Text under study below:

Tuesday, April 5, 2011

First Picnic of the Year

I've been inspired by the book, As Always, Julia (letters from Julia Child) to include more food in my blog entries.

Yesterday, while the weather was sunny and almost 80 degrees, the 11-year-old wanted to have a picnic. So, she set up the picnic towel near the bench at the end of our yard. While I cooked hamburgers, she prepared a relish dish (attacking the celery stalks with karate chops of the knife), and we all carried our food out there.

It was lovely. She lay back on the picnic towel (a huge towel with its own carry handles) while we ate sitting on the bench. We talked about the plants and trees at this end of the yard -- what used to be there and what's growing there now -- and simply had a lovely time.

Then the clouds rolled in, signifying the approaching cold front and rain that poured last night.

I think I should have titled this post -- making memories with kids. Or simply, making memories, because we'll always remember this picnic.
-wo

Monday, April 4, 2011

Spring has sprung

Spring has sprung
the grass is riz.
I wonder where
de boirdies iz?

Anybody remember that? probably from the comic strip, POGO.

It's almost 80 degrees out there -- just lovely.
Of course, it's supposed to crash back down into the 40s again for some weeks, but we're enjoying the warmth while we can.

End of Text under study.
Source information below:

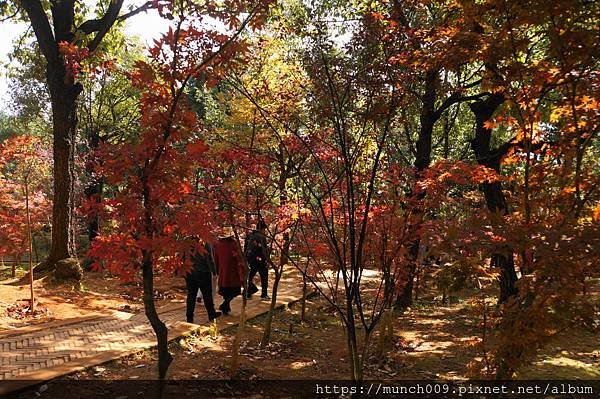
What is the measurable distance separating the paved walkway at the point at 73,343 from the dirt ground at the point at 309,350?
24cm

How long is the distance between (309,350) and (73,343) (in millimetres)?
3537

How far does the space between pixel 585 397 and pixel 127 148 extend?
595 cm

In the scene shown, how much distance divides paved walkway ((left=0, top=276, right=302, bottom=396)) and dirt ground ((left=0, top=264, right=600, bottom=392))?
0.24m

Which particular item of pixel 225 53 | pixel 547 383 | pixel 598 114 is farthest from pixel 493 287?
pixel 225 53

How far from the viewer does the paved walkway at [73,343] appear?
4945 millimetres

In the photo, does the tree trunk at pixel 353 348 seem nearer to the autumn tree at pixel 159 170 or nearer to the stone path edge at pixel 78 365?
the autumn tree at pixel 159 170

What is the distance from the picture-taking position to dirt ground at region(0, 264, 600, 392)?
19.1 ft

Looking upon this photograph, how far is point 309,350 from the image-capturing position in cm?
744

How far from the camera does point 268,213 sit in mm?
7664

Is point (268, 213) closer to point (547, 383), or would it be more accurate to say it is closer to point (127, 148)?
point (127, 148)

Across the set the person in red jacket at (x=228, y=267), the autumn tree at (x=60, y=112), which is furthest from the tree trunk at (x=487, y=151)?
the autumn tree at (x=60, y=112)

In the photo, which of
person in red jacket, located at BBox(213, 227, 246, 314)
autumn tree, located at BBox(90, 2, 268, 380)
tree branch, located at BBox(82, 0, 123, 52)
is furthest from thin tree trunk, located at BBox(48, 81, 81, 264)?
autumn tree, located at BBox(90, 2, 268, 380)

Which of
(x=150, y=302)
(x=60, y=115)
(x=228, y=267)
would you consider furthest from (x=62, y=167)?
(x=150, y=302)

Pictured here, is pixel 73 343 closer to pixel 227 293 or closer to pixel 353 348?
pixel 227 293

End of Source information.

*Tasks for this exercise*
A - Duplicate the blog text word for word, everything from "It was lovely." down to "a lovely time.".
B - According to the blog text, which book inspired the writer to include more food in the entries?

*Responses*
A -
It was lovely. She lay back on the picnic towel (a huge towel with its own carry handles) while we ate sitting on the bench. We talked about the plants and trees at this end of the yard -- what used to be there and what's growing there now -- and simply had a lovely time.

B - As Always, Julia, a book of letters from Julia Child.